WHAT TO PRODUCE
The data follows. Retype every entry exactly.

- Opening Delimiter -

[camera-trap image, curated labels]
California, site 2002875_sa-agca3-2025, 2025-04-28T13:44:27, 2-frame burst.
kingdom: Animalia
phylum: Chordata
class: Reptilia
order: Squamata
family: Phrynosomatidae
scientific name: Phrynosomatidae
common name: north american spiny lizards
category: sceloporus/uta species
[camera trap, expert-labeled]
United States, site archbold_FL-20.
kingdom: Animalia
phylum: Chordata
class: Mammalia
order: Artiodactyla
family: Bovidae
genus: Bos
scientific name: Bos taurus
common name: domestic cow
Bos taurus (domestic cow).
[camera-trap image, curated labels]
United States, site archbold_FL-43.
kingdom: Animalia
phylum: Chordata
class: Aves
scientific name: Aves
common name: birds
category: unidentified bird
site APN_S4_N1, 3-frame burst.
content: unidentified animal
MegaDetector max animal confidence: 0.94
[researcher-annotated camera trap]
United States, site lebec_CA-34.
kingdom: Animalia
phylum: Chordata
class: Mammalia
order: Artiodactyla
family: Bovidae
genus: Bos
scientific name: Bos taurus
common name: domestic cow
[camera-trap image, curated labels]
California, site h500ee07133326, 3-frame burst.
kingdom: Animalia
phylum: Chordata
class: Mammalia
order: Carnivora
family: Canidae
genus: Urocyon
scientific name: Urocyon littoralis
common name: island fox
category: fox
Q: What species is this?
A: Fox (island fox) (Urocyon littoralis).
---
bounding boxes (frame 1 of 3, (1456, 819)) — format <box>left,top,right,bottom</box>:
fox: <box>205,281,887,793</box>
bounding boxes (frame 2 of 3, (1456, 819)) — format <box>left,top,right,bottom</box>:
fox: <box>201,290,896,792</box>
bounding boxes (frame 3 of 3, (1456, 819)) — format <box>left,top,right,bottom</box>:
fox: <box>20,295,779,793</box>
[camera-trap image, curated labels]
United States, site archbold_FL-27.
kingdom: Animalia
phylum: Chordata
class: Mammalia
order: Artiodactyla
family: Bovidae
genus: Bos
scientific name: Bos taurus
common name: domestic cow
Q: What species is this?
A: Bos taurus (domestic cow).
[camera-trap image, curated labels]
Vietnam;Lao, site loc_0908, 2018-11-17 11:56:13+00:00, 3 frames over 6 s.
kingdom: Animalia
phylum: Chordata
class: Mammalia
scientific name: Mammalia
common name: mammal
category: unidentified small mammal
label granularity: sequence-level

- Closing Delimiter -

RESPONSE BELOW
[camera-trap image, curated labels]
California, site 2002875_sa-agca3-2025, 2025-04-28T13:44:27, 2-frame burst.
kingdom: Animalia
phylum: Chordata
class: Reptilia
order: Squamata
family: Phrynosomatidae
scientific name: Phrynosomatidae
common name: north american spiny lizards
category: sceloporus/uta species
[camera trap, expert-labeled]
United States, site archbold_FL-20.
kingdom: Animalia
phylum: Chordata
class: Mammalia
order: Artiodactyla
family: Bovidae
genus: Bos
scientific name: Bos taurus
common name: domestic cow
Bos taurus (domestic cow).
[camera-trap image, curated labels]
United States, site archbold_FL-43.
kingdom: Animalia
phylum: Chordata
class: Aves
scientific name: Aves
common name: birds
category: unidentified bird
site APN_S4_N1, 3-frame burst.
content: unidentified animal
MegaDetector max animal confidence: 0.94
[researcher-annotated camera trap]
United States, site lebec_CA-34.
kingdom: Animalia
phylum: Chordata
class: Mammalia
order: Artiodactyla
family: Bovidae
genus: Bos
scientific name: Bos taurus
common name: domestic cow
[camera-trap image, curated labels]
California, site h500ee07133326, 3-frame burst.
kingdom: Animalia
phylum: Chordata
class: Mammalia
order: Carnivora
family: Canidae
genus: Urocyon
scientific name: Urocyon littoralis
common name: island fox
category: fox
Q: What species is this?
A: Fox (island fox) (Urocyon littoralis).
---
bounding boxes (frame 1 of 3, (1456, 819)) — format <box>left,top,right,bottom</box>:
fox: <box>205,281,887,793</box>
bounding boxes (frame 2 of 3, (1456, 819)) — format <box>left,top,right,bottom</box>:
fox: <box>201,290,896,792</box>
bounding boxes (frame 3 of 3, (1456, 819)) — format <box>left,top,right,bottom</box>:
fox: <box>20,295,779,793</box>
[camera-trap image, curated labels]
United States, site archbold_FL-27.
kingdom: Animalia
phylum: Chordata
class: Mammalia
order: Artiodactyla
family: Bovidae
genus: Bos
scientific name: Bos taurus
common name: domestic cow
Q: What species is this?
A: Bos taurus (domestic cow).
[camera-trap image, curated labels]
Vietnam;Lao, site loc_0908, 2018-11-17 11:56:13+00:00, 3 frames over 6 s.
kingdom: Animalia
phylum: Chordata
class: Mammalia
scientific name: Mammalia
common name: mammal
category: unidentified small mammal
label granularity: sequence-level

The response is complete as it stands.